I’ve purchased a fair bit of gear in the last few months for mounting both my video camera and DSLR in the car and I thought I’d take a few minutes and describe the setups I’m using.
First up is the Gripper suction-cup mount from Filmtools (which I bought back in January and didn’t remember posting about). It’s nothing more than a suction cup with a plunger that draws a vacuum, a Bogen 3D head, and some custom hardware to tie the two together. It’s simple and effective and well worth the $90 or so I paid for it. The rubber suction cup itself is quite rugged, and the vacuum pump helps to make a nice firm seal to the surface. The pump plunger has a red line on it, and when that line shows, you know that an appreciable amount of suction has been lost and it’s time to take action. Honestly, when the red line shows, there’s still quite a bit of grip, but when you’ve got more than a thousand dollars worth of sensitive equipment suspended above the ground you probably shouldn’t mess around too much. These pictures were both taken using the Gripper mount:
The straight-ahead shot with the Gripper was taken using this orientation:
Note that the camera’s mounted upside-down to accomplish this. I have kind of a love/hate relationship with that head. It’s more flexible than probably any other head I’ve seen and is an excellent fit for this application, but the three knobs and independent axes of adjustment are a royal pain in the ass, and I’m constantly pinching a finger in there somewhere.
The other mount is a CruiseCam in-car headrest mount. It’s a simple mount that clamps to the two supports that make up most adjustable headrests. The camera gets positioned between the two seats and will typically look straight out the front or rear of the car. I used it for the first time this weekend at an autocross and I think I like the results (although I haven’t even seen the video off the camera yet). The mounting options aren’t as flexible as the Gripper, but it gives you a couple that aren’t possible (or aren’t as “good”), those being the straight-ahead or -behind shots. You can also use it on the rear headrests.
I’ve only taken a few stills with this mount and it was on a very bumpy road; the results of longer exposures (1/10s) weren’t very good due to the massive jarring of the car. The test videos I’ve taken look pretty good so far, however. This is one quick shot I took with my wide-angle lens and the CruiseCam:
For video, I’m using a Sony DCR–HC96 MiniDV camera, a Sony VMCK100 microphone adapter (the –HC96 doesn’t have a regular mic input), an Audio–Technica ATR–35S lavaliere mic, and the Sony DC adapter for power. The stock battery’s good for about 20 minutes which is pretty damn pathetic in my opinion, especially since the large capacity battery’s over $100. Acquiring this rig is another post (hell, book) in its own right, and I’ll let the results speak for themselves (soon, hopefully!).

■ **Excerpted records**:

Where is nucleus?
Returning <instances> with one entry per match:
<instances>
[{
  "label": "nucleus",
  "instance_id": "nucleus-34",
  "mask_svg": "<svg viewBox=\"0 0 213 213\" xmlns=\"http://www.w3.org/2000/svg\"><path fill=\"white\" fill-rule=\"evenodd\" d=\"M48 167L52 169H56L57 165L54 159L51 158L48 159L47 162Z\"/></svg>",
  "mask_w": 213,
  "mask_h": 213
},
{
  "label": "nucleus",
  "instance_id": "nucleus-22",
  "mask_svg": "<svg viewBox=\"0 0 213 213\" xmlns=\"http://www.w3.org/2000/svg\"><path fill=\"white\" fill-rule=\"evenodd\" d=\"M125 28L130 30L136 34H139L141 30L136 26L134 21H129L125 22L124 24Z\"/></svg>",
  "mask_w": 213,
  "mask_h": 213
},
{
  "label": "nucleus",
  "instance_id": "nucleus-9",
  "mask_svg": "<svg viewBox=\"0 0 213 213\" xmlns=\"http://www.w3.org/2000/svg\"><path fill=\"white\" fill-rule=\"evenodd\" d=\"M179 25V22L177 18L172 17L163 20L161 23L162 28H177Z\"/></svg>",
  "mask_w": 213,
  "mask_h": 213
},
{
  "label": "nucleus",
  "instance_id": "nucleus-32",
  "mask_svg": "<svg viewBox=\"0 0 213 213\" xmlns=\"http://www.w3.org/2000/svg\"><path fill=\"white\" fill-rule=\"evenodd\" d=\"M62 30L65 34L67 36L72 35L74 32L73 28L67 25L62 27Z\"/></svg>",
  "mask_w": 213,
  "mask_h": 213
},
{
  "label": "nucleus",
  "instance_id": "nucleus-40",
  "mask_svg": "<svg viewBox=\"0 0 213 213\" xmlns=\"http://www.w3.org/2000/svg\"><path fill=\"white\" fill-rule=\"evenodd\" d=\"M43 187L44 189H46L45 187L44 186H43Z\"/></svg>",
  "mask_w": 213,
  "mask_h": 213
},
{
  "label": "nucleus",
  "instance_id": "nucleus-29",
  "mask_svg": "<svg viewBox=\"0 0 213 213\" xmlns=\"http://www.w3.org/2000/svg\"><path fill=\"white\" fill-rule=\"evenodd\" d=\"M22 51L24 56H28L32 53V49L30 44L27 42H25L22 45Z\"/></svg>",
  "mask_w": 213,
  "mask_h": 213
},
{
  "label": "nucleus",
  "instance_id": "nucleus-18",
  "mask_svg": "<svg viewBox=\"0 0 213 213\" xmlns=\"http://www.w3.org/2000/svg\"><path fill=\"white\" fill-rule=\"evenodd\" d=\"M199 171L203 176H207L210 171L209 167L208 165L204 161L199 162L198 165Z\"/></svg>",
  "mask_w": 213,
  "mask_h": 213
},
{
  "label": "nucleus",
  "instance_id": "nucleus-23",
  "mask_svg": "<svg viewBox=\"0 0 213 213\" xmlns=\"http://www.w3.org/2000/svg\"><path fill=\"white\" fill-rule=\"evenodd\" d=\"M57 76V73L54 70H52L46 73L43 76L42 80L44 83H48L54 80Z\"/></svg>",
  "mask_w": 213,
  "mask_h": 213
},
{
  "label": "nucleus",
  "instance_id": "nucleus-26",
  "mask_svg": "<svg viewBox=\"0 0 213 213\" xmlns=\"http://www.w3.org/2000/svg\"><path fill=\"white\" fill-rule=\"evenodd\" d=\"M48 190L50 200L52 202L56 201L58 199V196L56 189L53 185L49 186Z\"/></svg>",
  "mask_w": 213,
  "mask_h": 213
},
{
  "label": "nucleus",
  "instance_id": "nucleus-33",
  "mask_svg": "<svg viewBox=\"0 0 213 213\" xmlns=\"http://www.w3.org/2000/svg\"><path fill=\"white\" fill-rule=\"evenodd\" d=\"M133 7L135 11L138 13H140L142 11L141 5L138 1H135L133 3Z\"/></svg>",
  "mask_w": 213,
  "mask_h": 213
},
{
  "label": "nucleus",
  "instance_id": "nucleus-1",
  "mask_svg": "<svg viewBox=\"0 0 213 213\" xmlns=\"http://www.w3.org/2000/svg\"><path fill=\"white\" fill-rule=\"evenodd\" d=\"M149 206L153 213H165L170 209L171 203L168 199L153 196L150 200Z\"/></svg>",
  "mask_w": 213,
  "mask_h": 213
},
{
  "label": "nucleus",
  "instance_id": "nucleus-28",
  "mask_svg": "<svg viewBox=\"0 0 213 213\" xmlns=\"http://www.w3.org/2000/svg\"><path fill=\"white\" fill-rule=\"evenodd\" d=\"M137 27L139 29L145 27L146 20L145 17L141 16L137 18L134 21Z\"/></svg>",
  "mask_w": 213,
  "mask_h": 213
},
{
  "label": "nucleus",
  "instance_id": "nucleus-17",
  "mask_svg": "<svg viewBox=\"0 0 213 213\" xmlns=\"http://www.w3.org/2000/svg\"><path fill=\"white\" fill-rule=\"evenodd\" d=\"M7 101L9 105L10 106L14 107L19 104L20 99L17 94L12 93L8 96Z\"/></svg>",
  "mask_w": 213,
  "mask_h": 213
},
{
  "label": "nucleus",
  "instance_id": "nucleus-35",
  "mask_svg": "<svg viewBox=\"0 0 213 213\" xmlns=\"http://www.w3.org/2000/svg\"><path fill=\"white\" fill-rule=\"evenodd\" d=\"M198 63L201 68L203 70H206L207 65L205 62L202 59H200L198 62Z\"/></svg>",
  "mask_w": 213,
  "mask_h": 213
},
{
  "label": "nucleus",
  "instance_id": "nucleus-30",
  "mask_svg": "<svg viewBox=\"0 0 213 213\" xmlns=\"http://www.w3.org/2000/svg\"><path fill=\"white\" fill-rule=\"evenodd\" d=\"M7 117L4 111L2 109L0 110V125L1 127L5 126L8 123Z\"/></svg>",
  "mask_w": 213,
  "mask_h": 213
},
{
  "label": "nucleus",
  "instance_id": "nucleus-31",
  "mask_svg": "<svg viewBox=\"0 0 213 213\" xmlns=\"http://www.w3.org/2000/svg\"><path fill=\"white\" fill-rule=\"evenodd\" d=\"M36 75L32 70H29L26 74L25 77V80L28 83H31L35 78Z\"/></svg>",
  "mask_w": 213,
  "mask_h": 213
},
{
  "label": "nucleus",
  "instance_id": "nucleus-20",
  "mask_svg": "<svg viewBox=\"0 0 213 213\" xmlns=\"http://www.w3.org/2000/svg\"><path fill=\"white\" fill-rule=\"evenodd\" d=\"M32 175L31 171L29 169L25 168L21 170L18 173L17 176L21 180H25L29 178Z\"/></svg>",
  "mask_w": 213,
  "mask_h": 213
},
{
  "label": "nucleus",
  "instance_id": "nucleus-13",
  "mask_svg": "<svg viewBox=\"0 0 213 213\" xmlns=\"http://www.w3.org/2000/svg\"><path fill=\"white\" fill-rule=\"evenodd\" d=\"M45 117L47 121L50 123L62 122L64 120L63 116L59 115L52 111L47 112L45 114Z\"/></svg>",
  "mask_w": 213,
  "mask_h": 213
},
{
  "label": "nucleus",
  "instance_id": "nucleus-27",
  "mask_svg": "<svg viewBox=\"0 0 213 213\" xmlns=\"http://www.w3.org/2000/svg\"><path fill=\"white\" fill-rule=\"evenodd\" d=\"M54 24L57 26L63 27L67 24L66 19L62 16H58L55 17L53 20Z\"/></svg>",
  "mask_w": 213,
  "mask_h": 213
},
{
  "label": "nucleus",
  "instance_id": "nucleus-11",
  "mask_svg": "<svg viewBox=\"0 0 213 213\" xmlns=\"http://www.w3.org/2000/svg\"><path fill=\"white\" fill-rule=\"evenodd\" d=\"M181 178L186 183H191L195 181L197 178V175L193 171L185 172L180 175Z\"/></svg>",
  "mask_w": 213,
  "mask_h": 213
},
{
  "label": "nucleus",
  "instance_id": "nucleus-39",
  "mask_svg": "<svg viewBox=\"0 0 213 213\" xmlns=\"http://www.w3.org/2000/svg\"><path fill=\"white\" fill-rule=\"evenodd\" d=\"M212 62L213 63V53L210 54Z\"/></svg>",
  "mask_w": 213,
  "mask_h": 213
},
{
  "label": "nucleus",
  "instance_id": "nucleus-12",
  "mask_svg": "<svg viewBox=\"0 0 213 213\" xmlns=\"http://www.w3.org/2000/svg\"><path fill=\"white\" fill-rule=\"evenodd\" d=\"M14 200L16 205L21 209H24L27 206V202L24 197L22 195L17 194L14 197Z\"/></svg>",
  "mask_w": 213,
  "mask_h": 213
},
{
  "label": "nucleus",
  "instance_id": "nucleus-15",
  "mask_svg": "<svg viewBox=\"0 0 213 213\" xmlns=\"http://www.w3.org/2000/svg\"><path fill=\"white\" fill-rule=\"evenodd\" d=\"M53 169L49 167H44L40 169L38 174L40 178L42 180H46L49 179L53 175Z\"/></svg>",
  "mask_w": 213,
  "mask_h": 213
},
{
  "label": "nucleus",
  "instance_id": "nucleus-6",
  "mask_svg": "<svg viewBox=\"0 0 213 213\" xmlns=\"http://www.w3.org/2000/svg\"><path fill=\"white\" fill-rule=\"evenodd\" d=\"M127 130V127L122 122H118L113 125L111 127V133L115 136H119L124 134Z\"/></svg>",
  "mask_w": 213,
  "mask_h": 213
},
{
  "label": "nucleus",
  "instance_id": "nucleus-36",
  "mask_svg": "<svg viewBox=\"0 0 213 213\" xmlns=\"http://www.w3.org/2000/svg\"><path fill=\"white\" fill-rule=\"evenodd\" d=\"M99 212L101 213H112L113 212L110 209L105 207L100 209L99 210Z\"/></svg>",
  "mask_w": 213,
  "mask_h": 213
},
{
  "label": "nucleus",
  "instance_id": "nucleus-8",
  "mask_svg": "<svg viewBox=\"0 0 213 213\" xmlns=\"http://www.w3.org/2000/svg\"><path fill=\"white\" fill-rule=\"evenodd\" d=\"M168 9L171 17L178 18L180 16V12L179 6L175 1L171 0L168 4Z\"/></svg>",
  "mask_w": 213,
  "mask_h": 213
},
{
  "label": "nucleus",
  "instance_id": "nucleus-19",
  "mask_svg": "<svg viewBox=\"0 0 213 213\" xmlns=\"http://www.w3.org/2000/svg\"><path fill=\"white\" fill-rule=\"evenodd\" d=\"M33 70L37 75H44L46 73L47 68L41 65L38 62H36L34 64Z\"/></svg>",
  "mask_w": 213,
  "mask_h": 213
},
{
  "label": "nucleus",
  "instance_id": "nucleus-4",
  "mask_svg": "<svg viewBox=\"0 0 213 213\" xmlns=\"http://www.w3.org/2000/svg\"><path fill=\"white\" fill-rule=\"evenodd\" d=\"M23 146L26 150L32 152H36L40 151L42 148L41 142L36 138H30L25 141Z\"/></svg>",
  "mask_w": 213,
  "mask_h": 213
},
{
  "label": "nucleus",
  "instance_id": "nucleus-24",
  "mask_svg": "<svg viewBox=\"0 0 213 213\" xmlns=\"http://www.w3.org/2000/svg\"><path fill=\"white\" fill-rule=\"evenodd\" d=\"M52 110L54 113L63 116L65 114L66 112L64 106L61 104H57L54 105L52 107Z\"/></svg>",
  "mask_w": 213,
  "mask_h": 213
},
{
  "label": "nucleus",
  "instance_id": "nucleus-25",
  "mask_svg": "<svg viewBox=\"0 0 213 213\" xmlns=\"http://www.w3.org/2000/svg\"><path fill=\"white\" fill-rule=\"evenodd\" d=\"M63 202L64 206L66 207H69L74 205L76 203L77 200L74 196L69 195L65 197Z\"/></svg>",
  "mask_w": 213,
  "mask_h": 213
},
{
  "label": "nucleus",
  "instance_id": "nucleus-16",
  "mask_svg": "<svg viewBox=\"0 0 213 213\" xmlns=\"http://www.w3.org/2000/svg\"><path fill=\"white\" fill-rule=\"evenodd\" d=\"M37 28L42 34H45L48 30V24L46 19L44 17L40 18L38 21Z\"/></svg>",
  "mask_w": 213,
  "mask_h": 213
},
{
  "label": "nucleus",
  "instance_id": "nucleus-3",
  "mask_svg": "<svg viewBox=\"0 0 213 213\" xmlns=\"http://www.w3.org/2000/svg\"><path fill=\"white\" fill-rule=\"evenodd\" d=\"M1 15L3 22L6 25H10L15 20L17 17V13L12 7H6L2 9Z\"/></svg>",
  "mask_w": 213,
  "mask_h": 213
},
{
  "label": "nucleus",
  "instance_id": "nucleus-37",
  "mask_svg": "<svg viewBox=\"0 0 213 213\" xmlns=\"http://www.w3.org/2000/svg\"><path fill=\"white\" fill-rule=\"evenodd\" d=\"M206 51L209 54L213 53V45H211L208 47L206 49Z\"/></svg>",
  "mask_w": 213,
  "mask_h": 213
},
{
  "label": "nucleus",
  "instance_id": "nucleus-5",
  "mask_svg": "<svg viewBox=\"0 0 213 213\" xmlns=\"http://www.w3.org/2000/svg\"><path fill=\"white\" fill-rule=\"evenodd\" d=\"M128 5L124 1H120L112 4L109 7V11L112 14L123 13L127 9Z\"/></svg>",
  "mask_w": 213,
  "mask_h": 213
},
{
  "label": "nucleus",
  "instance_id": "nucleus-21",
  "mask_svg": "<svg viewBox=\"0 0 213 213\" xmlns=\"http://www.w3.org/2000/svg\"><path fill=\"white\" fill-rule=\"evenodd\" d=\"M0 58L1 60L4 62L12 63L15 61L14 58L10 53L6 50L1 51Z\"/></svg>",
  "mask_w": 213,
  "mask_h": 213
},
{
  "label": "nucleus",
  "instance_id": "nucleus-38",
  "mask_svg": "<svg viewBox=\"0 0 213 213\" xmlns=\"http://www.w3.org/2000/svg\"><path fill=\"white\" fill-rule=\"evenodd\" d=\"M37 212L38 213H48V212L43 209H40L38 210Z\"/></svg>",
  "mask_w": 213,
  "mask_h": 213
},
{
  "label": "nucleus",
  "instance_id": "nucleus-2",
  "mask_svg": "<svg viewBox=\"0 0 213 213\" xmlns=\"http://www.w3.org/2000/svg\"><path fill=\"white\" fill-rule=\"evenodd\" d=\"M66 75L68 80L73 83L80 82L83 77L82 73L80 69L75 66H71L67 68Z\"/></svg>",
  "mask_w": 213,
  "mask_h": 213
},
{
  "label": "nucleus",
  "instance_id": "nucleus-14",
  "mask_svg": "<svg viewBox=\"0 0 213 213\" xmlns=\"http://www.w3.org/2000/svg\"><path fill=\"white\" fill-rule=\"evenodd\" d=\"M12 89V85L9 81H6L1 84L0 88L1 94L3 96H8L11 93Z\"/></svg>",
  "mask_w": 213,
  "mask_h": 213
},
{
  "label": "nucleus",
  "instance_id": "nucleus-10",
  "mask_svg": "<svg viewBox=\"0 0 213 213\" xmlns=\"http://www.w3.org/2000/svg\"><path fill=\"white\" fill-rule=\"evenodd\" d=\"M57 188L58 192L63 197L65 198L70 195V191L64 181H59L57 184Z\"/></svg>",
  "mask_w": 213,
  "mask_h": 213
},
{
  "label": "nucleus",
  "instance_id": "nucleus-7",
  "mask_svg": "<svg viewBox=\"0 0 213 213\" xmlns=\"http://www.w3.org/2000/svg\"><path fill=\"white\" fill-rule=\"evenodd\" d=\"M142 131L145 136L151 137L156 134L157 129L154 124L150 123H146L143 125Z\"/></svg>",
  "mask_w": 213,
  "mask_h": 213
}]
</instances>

■ **Required work**:
1. In the post on car camera mounts above, roughly how much did the writer pay for the Gripper suction-cup mount?
2. Transcribe the stretch of the post on car camera mounts from "The other mount" through "the rear headrests.", word for word.

■ **List of answers**:
1. About $90.

2.
The other mount is a CruiseCam in-car headrest mount. It’s a simple mount that clamps to the two supports that make up most adjustable headrests. The camera gets positioned between the two seats and will typically look straight out the front or rear of the car. I used it for the first time this weekend at an autocross and I think I like the results (although I haven’t even seen the video off the camera yet). The mounting options aren’t as flexible as the Gripper, but it gives you a couple that aren’t possible (or aren’t as “good”), those being the straight-ahead or -behind shots. You can also use it on the rear headrests.